A song-cycle about the injustices and industry of the West Virginia coal mining country, Mary Hott’s Devil in the Hills: Coal Country Reckoning satisfies as a chronicle of the past, a testament to the fortitude of those who came before, and as a musical offering.
Centered around the Whipple Company Store and Museum (Fayette Co., established circa1890,) Devil in the Hills: Coal Country Reckoning is based on stories collected by Joy Lynn as visitors to the museum shared their lived experiences.
Produced by Don Dixon and Michael Lipton, and featuring instrumentation closer to generalized Americana than traditional old-time or bluegrass, the star of the album is Mary Hott. Singer and songwriter, she shares the spotlight with the people who lived and endured in the area, and who contributed their stories of life in the mining towns, where the company store ‘stood strong’ over the camp and its employees and their families.
Part historical research project, this album breathes life into the stories of these people, and the accompanying booklet expands the listeners’ understanding. Songs like “Annabelle Lee”—about a rented ‘comfort girl’—and “Room of Lost Souls”—about the mysterious death of a survivor’s father—include authenticity via detail taken from the various documents collected by Joy Lynn and her spouse, Charles.

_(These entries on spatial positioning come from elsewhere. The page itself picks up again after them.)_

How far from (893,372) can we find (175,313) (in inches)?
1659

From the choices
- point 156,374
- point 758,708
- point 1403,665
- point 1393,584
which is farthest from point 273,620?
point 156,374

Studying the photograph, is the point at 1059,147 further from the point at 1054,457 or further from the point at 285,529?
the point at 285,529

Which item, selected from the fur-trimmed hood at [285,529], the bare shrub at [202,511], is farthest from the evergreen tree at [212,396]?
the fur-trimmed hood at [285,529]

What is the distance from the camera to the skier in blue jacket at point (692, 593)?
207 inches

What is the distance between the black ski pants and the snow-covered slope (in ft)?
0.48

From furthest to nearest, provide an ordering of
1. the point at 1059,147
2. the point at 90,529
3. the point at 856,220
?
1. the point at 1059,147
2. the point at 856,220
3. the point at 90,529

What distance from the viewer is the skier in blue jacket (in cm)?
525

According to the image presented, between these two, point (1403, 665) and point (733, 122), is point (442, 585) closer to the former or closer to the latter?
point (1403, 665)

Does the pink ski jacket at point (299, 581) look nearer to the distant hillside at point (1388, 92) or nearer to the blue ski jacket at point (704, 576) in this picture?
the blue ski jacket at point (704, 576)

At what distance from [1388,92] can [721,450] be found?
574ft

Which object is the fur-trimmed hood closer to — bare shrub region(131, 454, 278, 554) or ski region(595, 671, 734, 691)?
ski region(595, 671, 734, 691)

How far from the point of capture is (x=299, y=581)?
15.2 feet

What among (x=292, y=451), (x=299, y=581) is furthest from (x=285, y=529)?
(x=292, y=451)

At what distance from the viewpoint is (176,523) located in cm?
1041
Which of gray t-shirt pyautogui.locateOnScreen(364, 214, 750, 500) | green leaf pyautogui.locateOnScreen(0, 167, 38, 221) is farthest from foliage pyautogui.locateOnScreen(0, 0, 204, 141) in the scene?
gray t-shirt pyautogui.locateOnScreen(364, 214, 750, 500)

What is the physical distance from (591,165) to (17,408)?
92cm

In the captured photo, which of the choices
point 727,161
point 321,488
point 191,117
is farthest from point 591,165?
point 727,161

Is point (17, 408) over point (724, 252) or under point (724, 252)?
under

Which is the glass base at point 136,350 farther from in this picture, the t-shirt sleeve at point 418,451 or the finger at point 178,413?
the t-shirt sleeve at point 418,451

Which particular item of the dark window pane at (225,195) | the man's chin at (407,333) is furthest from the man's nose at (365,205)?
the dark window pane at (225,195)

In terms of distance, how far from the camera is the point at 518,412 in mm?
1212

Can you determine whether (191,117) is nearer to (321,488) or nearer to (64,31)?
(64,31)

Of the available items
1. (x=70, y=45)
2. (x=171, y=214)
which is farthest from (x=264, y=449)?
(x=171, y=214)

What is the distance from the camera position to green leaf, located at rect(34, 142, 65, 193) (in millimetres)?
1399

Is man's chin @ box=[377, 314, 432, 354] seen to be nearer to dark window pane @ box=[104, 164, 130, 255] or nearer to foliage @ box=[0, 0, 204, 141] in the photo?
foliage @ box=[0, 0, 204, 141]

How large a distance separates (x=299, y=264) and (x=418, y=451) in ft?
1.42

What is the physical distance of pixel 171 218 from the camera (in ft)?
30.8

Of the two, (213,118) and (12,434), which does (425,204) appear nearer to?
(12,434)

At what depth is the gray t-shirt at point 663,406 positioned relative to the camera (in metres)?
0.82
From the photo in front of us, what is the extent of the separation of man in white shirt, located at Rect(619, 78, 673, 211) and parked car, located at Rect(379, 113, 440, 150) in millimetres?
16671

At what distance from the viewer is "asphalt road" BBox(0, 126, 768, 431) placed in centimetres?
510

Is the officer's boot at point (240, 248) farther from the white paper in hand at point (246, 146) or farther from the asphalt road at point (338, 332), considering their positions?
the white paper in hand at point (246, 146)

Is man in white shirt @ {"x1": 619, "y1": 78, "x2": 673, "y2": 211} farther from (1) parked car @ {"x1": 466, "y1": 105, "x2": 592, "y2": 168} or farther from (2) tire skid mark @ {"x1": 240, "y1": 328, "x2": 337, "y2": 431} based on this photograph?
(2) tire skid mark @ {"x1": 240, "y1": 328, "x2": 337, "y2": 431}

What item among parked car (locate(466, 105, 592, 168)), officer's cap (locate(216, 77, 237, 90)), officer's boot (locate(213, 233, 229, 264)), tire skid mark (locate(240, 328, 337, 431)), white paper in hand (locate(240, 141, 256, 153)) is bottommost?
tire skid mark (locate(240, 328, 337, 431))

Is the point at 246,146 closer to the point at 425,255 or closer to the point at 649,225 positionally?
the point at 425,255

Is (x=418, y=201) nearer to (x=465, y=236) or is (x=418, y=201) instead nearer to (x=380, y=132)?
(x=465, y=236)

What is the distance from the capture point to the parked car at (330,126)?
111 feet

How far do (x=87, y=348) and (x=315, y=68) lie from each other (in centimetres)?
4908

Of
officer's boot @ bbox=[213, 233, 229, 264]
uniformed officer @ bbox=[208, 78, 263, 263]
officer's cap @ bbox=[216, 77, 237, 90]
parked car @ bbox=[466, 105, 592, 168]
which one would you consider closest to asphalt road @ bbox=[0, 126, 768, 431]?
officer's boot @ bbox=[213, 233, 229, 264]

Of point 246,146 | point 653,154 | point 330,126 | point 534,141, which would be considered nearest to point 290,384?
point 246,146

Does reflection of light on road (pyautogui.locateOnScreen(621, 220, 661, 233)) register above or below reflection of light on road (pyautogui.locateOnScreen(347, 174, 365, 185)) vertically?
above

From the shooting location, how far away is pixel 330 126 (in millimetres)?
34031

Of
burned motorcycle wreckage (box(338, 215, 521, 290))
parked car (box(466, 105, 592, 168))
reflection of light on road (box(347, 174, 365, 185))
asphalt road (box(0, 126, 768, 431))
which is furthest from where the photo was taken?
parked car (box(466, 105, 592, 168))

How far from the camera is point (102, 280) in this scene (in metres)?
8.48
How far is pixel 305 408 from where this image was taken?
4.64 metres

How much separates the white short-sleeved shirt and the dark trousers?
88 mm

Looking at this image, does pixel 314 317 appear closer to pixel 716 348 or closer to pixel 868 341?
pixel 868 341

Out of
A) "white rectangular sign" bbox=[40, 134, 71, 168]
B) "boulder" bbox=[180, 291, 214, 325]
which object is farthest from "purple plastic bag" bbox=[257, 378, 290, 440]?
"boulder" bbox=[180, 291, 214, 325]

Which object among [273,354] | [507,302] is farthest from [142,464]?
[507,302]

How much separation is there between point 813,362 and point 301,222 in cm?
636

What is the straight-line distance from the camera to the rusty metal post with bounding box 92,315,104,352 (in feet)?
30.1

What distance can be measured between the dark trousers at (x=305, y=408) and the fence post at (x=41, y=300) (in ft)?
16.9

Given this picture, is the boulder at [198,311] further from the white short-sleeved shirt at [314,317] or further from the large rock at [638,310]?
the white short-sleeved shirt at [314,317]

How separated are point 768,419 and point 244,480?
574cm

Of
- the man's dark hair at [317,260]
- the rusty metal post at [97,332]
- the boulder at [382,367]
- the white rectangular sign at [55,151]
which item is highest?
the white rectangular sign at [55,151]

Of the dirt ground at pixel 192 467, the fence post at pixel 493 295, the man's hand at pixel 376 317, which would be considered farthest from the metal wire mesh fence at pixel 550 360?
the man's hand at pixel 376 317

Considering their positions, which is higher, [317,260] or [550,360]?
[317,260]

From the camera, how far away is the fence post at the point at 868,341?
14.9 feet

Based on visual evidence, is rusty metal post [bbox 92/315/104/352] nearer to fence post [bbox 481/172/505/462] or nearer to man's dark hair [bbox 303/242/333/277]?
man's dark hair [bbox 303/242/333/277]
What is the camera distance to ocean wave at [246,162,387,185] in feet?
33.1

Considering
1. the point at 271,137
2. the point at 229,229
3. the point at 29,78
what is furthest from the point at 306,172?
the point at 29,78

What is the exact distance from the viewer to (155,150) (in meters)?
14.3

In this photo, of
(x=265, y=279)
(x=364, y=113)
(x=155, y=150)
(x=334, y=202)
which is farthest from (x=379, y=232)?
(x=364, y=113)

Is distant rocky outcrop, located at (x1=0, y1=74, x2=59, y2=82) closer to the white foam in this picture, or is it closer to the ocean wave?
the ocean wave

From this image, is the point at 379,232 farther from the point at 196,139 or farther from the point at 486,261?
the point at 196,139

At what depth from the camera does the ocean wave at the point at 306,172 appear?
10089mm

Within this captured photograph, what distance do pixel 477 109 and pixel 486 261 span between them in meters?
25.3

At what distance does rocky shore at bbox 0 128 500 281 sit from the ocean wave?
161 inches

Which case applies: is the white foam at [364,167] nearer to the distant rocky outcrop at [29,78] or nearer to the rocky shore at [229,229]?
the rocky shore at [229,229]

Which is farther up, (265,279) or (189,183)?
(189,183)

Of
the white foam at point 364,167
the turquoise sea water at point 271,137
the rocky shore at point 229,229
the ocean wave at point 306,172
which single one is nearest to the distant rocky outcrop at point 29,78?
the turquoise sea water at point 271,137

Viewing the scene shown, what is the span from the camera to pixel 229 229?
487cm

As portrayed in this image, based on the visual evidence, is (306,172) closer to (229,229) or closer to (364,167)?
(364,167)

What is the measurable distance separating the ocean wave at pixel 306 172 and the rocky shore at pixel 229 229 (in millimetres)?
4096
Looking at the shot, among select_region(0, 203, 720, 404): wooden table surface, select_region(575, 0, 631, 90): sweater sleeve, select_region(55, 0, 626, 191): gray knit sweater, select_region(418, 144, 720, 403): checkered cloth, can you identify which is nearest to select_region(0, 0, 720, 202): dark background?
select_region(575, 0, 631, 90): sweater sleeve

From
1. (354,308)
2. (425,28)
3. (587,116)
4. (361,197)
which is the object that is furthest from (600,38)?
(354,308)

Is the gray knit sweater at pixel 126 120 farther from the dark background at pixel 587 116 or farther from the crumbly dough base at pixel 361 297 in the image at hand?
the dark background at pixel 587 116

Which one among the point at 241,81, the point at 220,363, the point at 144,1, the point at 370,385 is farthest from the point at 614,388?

Particularly gruesome are the facts informing “Take the Esau,” a song about the abuses and rapes endured by the women of the community; unable to afford new shoes for their family, those women in need were take to “The Rape Room” to pay their due. “Devil in the Hills” extends this aspect of the story, giving voice to the hidden shame that few openly acknowledged but everyone was aware: “If you don’t believe me at my word, if you don’t believe one thing you’ve heard, then shame on you.”
Given the circumstances, the Coal Wars were inevitable. Tying the album together are the brief “Blair Mountain Ballad,” a nod to the insurrection of protesting, pro-Union miners in 1921 who were met by the private army of the coal operators and the U.S. Army, “Life’s Railway to Heaven,” and a revised “Take Me Home, Country Roads.” These songs, coming late in the cycle and with “Rise Up, WV,” acknowledge the intergenerational trauma that has scarred the soul of those who are tied to the unfair labour and social practices of previous times.
Hott is a West Virginian, one brave enough to seek the truth about her state and the industry that shaped it during previous decades. We all know the broad strokes, whether specific to West Virginia or generalized to the circumstance as a whole—“I owe my soul to the company store,” bloody Harlan, the Yablonski murders, black lung, and the rest. What Hott and her compatriots have done with Devil In The Hills: Coal Country Reckoning is delve into, with care and understanding, the unspoken, hidden aspects of these communities.
It is a brilliant collection of music, story, and song.